Output the entries below exactly, from the first line to the line holding "category: wildebeestblue", both included.

Stored items:
:::::
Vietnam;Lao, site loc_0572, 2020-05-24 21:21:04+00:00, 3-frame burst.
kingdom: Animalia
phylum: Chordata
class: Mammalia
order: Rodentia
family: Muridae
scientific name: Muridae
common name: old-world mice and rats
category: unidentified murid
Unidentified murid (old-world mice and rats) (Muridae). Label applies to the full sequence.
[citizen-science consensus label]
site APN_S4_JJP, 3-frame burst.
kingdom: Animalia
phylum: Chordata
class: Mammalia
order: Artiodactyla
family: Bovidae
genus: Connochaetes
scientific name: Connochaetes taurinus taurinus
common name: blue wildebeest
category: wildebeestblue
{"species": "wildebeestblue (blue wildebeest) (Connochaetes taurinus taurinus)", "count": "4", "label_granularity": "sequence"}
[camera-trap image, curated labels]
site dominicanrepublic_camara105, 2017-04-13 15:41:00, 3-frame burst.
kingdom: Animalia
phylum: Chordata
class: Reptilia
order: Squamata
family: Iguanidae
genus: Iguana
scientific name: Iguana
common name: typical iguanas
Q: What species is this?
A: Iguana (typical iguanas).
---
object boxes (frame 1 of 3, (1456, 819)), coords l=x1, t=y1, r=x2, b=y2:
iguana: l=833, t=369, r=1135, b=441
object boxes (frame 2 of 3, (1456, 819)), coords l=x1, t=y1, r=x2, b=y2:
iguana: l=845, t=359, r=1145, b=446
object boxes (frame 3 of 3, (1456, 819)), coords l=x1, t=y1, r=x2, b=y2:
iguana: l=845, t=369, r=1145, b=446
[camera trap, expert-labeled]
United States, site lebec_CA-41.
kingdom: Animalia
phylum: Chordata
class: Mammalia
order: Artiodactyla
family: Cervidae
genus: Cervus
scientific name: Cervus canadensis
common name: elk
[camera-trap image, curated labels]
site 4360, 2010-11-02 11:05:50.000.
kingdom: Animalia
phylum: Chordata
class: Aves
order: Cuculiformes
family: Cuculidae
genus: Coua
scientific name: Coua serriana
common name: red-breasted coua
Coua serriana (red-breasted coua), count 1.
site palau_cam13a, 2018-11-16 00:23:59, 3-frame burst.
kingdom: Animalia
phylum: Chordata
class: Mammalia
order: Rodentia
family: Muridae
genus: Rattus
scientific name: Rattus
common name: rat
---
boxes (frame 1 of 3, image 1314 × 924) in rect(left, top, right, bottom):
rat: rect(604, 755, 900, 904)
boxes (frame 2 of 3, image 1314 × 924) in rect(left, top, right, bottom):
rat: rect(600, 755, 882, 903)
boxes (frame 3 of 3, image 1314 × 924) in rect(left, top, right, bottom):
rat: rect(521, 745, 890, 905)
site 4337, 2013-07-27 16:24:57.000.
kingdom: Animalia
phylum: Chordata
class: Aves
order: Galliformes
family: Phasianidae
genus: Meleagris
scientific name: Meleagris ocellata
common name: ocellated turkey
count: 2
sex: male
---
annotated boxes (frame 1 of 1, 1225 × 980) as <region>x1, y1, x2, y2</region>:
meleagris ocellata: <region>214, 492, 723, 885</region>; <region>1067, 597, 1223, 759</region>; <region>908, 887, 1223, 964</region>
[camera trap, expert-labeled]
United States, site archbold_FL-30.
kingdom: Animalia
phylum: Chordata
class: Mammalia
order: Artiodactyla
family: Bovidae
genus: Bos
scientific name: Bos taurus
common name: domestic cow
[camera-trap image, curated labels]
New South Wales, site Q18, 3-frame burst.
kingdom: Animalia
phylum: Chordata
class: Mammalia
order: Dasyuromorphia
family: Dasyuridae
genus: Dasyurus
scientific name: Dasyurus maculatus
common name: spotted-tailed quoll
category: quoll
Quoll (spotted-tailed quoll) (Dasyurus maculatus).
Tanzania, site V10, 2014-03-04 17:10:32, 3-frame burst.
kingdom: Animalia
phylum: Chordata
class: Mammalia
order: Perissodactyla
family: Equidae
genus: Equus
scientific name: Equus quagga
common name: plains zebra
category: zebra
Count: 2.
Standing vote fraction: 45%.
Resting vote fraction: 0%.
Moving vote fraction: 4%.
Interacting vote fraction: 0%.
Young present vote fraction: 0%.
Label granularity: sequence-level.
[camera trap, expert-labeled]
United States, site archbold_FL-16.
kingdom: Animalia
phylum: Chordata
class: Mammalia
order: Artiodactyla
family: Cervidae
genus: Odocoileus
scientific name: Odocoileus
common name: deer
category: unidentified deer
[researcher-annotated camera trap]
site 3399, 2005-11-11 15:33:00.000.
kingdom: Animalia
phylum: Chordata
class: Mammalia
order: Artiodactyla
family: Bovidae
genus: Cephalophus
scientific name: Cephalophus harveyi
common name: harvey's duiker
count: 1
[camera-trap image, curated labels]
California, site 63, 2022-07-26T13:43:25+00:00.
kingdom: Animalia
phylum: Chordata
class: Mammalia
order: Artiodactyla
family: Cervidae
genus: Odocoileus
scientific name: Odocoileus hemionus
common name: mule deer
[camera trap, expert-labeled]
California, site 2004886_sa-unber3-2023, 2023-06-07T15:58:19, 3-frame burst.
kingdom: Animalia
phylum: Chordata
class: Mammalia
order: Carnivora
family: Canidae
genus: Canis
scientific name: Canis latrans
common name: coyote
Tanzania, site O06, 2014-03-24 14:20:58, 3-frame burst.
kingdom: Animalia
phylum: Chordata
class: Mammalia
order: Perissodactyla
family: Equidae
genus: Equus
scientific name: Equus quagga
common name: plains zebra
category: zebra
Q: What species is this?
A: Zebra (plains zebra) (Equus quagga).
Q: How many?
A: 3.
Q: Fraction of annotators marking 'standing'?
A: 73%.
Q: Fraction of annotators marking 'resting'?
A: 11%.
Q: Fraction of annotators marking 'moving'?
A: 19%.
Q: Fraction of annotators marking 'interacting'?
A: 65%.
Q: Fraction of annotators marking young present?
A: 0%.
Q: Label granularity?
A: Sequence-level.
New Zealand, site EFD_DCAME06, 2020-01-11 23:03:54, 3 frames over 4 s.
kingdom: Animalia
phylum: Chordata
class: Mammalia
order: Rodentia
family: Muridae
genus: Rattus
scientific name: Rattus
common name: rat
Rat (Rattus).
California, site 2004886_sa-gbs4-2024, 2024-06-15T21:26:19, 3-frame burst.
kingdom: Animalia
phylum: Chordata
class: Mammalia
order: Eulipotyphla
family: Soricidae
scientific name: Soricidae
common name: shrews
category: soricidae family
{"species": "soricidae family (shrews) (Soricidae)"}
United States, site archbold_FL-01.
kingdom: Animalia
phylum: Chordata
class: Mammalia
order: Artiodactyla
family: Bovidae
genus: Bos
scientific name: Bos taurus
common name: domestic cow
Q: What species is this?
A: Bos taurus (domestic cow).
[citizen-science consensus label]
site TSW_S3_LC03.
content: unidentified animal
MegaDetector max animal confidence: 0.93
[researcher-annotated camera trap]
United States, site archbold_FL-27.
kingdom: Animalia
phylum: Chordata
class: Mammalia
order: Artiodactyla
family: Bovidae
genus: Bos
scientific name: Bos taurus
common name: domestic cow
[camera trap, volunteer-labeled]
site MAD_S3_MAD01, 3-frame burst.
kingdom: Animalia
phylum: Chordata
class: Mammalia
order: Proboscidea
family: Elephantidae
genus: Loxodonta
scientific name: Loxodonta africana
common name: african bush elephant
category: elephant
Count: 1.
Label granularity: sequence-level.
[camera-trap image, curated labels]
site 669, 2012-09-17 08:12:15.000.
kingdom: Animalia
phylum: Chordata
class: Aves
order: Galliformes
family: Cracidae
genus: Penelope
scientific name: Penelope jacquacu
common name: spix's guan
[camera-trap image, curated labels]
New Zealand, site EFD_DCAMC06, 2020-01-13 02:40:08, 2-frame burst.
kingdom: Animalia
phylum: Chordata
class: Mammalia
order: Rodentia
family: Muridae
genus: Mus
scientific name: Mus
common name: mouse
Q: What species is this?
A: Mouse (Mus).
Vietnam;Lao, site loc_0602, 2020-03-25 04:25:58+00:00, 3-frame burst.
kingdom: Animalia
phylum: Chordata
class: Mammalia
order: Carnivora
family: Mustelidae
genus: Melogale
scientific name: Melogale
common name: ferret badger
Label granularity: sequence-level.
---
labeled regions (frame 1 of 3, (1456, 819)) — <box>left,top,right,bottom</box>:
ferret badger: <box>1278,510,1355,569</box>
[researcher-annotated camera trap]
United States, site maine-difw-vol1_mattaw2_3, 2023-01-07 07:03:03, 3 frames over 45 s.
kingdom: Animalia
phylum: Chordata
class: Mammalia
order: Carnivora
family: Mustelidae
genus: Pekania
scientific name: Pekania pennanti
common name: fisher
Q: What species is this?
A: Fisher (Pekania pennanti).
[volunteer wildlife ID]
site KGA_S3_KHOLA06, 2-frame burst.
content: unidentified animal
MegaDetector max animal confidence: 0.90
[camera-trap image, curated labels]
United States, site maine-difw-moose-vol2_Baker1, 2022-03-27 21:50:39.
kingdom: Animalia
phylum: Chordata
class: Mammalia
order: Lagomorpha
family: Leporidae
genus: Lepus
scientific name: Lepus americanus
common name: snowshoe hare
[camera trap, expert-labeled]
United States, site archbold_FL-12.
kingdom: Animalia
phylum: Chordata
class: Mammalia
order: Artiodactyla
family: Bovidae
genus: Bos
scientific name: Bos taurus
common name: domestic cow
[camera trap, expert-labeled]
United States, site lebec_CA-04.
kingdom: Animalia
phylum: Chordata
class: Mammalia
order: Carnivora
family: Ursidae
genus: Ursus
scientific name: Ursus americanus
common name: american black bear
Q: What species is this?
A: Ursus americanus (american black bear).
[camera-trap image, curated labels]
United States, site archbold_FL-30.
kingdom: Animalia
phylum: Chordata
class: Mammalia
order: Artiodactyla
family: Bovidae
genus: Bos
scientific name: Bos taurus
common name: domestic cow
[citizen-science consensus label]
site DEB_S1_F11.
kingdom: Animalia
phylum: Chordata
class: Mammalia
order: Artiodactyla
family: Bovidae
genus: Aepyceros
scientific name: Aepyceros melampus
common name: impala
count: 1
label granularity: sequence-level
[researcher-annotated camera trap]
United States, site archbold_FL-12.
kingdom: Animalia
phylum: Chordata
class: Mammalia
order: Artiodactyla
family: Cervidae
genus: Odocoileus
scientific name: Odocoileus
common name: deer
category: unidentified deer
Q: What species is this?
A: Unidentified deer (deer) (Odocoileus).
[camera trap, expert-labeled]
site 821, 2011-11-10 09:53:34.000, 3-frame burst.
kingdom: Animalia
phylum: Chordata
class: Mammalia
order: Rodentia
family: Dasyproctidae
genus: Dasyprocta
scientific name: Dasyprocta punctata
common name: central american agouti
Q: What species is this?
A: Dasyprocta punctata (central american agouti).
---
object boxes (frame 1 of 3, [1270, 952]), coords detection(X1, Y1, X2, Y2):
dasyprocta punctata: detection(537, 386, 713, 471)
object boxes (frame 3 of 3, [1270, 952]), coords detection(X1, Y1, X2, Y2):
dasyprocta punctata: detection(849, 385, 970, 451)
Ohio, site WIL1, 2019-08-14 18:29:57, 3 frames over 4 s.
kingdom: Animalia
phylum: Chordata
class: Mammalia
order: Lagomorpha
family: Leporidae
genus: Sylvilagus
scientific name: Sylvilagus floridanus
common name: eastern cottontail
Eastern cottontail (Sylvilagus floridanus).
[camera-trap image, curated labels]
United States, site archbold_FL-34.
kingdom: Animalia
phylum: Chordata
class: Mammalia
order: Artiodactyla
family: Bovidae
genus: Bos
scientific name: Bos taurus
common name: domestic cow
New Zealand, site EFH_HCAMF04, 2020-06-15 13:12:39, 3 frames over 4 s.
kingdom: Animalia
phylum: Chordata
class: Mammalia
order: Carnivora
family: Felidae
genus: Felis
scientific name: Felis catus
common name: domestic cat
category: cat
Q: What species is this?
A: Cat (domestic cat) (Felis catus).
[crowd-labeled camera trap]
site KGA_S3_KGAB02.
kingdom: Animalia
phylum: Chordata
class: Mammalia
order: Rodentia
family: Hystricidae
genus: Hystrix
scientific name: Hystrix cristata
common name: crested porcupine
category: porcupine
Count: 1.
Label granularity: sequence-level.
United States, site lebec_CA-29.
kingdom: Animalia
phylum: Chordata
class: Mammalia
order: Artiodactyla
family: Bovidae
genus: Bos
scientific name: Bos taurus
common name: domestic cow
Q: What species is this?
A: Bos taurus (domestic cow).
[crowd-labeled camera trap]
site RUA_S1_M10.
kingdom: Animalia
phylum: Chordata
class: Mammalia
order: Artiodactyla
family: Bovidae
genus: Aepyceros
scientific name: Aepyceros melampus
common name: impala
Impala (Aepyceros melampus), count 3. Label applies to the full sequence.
:::::
Solution to this problem:
Vietnam;Lao, site loc_0572, 2020-05-24 21:21:04+00:00, 3-frame burst.
kingdom: Animalia
phylum: Chordata
class: Mammalia
order: Rodentia
family: Muridae
scientific name: Muridae
common name: old-world mice and rats
category: unidentified murid
Unidentified murid (old-world mice and rats) (Muridae). Label applies to the full sequence.
[citizen-science consensus label]
site APN_S4_JJP, 3-frame burst.
kingdom: Animalia
phylum: Chordata
class: Mammalia
order: Artiodactyla
family: Bovidae
genus: Connochaetes
scientific name: Connochaetes taurinus taurinus
common name: blue wildebeest
category: wildebeestblue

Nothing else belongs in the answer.